▶ [Task to complete]: Continue the research proposal on the suprachiasmatic nucleus, beginning after its final sentence.

━━━ Excerpted text ━━━

This proposal aims to delineate the electrical and molecular diversity of the suprachiasmatic nucleus (SCN) and
provide new evidence for receptor-expressing subtypes of SCN neurons using novel nanowire arrays that allow
single cell recording at 1024 contacts simultaneously. The SCN is among the most robust and far-reaching
networks of the brain. Located in the ventral hypothalamus, the SCN integrates light input to keep a 24-hour
rhythm that informs time-of-day function and transcription in nearly every cell and organ system in the body.

━━━ Extracted information ━━━

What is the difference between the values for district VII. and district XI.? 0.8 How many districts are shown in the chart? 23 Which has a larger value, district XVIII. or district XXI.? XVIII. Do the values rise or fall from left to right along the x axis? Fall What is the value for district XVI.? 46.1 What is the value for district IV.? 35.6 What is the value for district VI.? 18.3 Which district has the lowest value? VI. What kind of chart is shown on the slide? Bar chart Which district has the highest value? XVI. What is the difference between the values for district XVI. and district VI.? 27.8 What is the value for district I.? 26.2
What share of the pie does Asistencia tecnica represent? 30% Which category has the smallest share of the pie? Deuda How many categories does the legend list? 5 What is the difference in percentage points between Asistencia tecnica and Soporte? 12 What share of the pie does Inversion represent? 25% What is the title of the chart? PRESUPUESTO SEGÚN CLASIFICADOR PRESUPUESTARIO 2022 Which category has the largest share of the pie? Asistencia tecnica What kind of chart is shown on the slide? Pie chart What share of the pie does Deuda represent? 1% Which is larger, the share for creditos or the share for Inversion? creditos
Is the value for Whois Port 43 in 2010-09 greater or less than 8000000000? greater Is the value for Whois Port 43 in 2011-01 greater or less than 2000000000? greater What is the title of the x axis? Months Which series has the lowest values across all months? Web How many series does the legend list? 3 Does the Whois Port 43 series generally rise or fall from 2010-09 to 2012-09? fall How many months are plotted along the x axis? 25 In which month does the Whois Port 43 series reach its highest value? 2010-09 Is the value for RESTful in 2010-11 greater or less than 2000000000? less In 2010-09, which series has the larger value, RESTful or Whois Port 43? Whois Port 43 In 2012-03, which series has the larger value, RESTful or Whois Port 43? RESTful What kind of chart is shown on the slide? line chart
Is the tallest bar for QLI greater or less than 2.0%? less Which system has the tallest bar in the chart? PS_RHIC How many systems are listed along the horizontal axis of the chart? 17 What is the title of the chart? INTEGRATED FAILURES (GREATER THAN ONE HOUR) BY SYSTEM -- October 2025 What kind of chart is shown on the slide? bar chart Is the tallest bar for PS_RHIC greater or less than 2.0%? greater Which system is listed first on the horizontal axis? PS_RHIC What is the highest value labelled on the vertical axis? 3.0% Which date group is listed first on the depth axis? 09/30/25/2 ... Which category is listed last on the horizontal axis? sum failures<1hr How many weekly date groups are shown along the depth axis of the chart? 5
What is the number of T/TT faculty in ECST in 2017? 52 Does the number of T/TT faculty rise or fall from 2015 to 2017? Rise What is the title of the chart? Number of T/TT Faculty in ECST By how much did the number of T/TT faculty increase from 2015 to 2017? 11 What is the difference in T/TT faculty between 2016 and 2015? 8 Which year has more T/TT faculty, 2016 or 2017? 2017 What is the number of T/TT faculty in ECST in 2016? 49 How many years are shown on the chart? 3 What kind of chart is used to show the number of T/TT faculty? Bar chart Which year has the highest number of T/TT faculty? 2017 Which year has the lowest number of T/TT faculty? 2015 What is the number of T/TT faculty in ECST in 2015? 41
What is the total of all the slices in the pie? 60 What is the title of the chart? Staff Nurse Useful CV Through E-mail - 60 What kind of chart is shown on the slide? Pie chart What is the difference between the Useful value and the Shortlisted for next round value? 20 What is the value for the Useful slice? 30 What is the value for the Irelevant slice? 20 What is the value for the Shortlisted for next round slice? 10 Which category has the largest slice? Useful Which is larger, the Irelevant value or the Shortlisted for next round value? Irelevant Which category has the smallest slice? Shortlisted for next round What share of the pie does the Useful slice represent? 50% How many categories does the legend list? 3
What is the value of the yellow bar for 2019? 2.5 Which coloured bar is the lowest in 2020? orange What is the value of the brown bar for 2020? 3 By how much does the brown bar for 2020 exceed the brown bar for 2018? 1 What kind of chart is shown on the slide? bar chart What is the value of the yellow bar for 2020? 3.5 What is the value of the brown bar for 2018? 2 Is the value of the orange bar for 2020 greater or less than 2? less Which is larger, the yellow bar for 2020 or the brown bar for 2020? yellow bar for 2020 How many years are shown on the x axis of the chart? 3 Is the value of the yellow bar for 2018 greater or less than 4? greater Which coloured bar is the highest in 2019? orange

━━━

▶ [The answer]:
Because of its discrete structure, robust molecular and electrical rhythm, and quantifiable behavioral output, the
SCN is an ideal network to study to understand the fundamental mechanisms in neural networks overall. The
goal of this proposal is to understand SCN function at a single-cell and whole-network level, using newly
developed technology that affords long-term electrophysiological recordings. In the mentored phase, the first
experiments will demonstrate use nanowire arrays for long-term, intracellular-like recordings in dispersed SCN
primary neurons, which have a circadian firing pattern. I will determine firing characteristics, period, and peptide
responsiveness of the individual cells on the array with 1024 contacts. Then, we will examine the effect of
disruption of the molecular clock on firing patterns in these neurons. Finally, we will harvest these single SCN
neurons for RNA sequencing to associate firing properties with the transcriptome, and compare to published
datasets. The goal of these experiments is to characterize the functional and molecular properties of individual
SCN neurons, and to gain training in SCN culture, transcriptomics, and large-scale electrophysiology analysis.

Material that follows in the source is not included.